Task instructions ->
Return every entry below word for word and leave out any picture.

Data extracts ->
━━━━━━

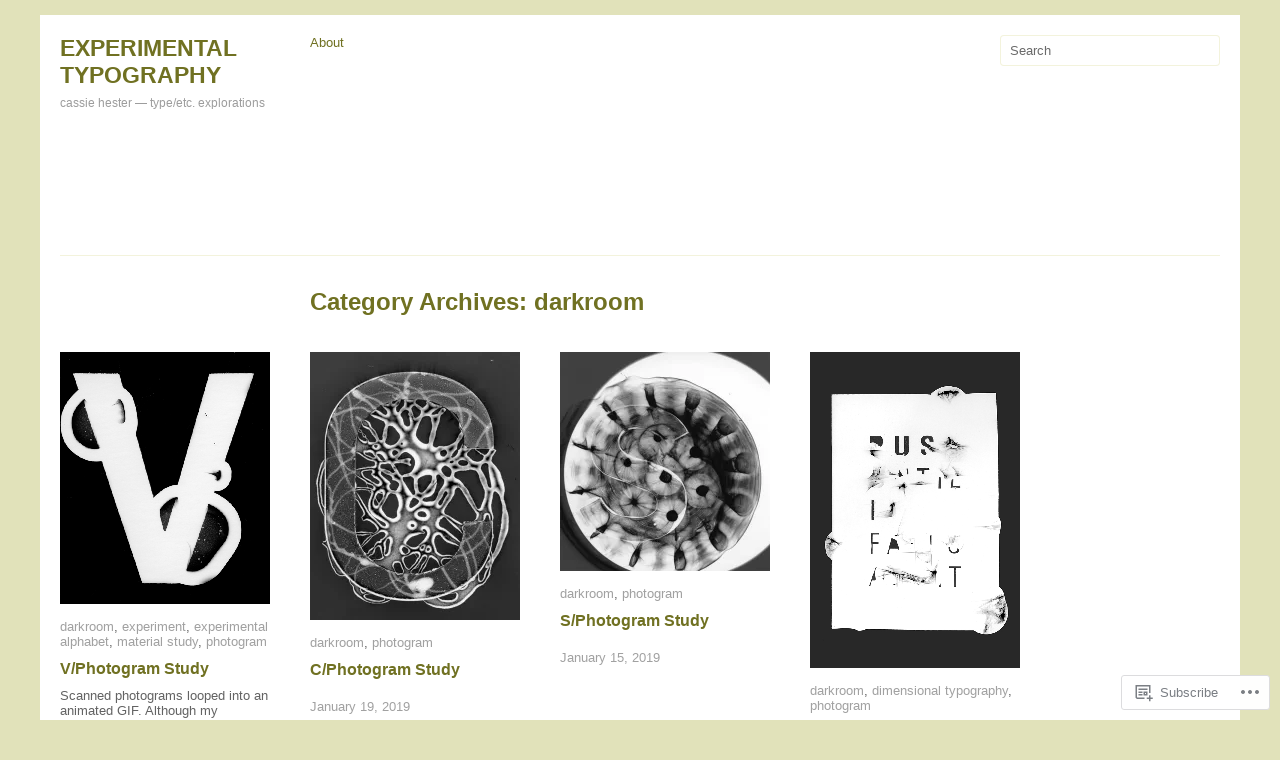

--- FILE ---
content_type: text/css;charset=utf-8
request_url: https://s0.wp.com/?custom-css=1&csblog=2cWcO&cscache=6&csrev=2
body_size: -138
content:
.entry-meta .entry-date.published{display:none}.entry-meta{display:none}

━━━━━━

Written response ->
--- FILE ---
content_type: text/css;charset=utf-8
request_url: https://s0.wp.com/?custom-css=1&csblog=2cWcO&cscache=6&csrev=2
body_size: -138
content:
.entry-meta .entry-date.published{display:none}.entry-meta{display:none}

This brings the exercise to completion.